Helion zum 3.

Verfasst am 29. Oktober 2010 von A. Wissel (Kategorie: Festival-Rezensionen) — 48.034 views

Helion-Festival III

23.10.2010 – Backstage, München

helionIn München steht ein Hofbräuhaus. Das allerdings interessiert Metal-Aschaffenburg heute eher weniger, denn in der Stadt findet die dritte Ausgabe des Helion-Festivals statt.
Nach ökologisch korrekter Anreise per Bahn waren wir bereit, uns den Tag im überraschend warmen München mit Metal um die Ohren zu schlagen. Nach kurzem Mittagssnack und einem Bierchen im Hotel, ging es dann auch schon direkt Richtung Backstage.

Nach einer etwas längeren Wartezeit an der Bändchenschlange kommen wir gerade noch zu den letzten Liedern von Burden Of Life in das Werk (dem größeren Konzertsaal im Backstage). Die Regensburger hatten den Online-Voting-Contest gewonnen, bei dem im Vorfeld Manipulationsversuche durch eine Band für einen Haufen Verwirrung gesorgt hatte. Glücklicherweise blieb das nicht ungesehen und die Organisatoren kontrollierten den Ausgang der Wahl äußerst genau.
Nicht verwunderlich ist also der Ausgang der Wahl zu Gunsten des Gewinners, denn die spielen eine Schnittmenge der stilistischen Ausrichtung des heutigen Abends. Irgendwo zwischen Ensiferum und Finntroll, können aber auch mit schwedischen Death-Metal-Einflüssen punkten.

→ Aufgaben
a: Nenne alle Bands, die im Festivalbericht namentlich erwähnt werden.
b: Welchen Wettbewerb hatte Burden Of Life laut dem Festivalbericht gewonnen?
c: Setze den Festivalbericht nach seinem letzten Satz fort.

→ Datensätze

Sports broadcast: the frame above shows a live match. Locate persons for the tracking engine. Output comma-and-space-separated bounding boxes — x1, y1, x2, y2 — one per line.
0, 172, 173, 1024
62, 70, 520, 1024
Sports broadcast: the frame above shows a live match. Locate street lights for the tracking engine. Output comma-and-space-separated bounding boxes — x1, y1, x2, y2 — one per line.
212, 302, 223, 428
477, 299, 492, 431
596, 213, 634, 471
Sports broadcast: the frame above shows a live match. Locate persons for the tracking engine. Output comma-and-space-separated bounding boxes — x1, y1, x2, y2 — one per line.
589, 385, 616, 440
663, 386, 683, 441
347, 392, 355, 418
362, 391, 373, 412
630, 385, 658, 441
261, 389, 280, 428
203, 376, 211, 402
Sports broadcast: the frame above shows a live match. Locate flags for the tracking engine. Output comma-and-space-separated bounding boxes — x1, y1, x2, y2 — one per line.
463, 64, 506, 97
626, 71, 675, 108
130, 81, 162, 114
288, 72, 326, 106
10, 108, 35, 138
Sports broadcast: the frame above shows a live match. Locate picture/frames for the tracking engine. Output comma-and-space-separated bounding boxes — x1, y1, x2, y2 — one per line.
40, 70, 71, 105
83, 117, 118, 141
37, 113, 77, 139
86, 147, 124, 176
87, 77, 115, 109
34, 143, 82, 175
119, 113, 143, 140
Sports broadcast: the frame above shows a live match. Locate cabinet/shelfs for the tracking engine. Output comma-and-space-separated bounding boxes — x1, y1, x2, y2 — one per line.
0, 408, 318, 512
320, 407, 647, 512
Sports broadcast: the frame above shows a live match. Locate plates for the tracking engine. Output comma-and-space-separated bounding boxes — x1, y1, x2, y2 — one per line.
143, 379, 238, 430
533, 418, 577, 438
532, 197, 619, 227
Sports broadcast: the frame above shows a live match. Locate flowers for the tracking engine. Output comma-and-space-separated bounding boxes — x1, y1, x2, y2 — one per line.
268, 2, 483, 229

→ Lösungen
a: Burden Of Life, Ensiferum, Finntroll

b: Den Online-Voting-Contest.

c:
Es herrscht schon eine gute Stimmung im Saal und es wird auch nach Aufforderung der Band schon kräftig mitgesungen, aber die meisten Leute befinden sich noch draußen in der Schlange oder am Bierstand. (aw)

Anders ist es in der kleinen Halle. Dort sammeln sich schon viele Leute für die Tiroler Asphagor. Deren kalter Black Metal lässt auch schon früh einige Haare kreisen und die misanthropischen Texte spiegeln sich auch in der Starrheit ihrer Bühnenperformance wieder. Die Show wirkt hypnotisierend und monoton, eben ganz wie Black Metal sein soll. (aw)

Inzwischen hat sich auch in der großen Halle einiges getan und vor der Bühne ist es ganz gut gefüllt. Die Pagan-Krieger Kromlek wollen uns die Schönheit der nordischen Mythologie vermitteln und legen einen guten Auftritt zwischen Humppa und Black Metal hin.
Genau das hat das Zielgruppenpublikum auch von der Band erwartet, denn die Mucke kommt gut an. Gespielt hat die Band einiges neues Material der noch nicht erschienenen Platte, wobei der Fokus eben auf den ersten Veröffentlichungen lag. Wer auf Pagan steht, wurde hier gut bedient, aber viele andere im Publikum suchten nach der Hälfte des Sets das Weite. (aw)

Als vierte Band des (noch frühen) Abends und als zweite Band im kleineren Club dürfen die Lokalmatadore von Commander auf die Bretter, die auch schon bei der ersten Ausgabe des Festivals (damals noch im Feierwerk) mit am Start waren. Dem teils groovigem, teils herben Death Metal des Quartetts ist im Grunde nichts entgegenzusetzen wenn – ja wenn – die Jungs heute nicht so unsauber spielen würden. Die vielen Spielfehler und Holprigkeiten nehmen dem Material (u.a. auch einem kleinen Ausblick auf das kommende Album „Fatalis“) jeglichen Durchschlagskraft, was dazu führt, dass die Reaktionen auf den 35-minütigen Gig auch „nur“ verhalten ausfallen. (mk)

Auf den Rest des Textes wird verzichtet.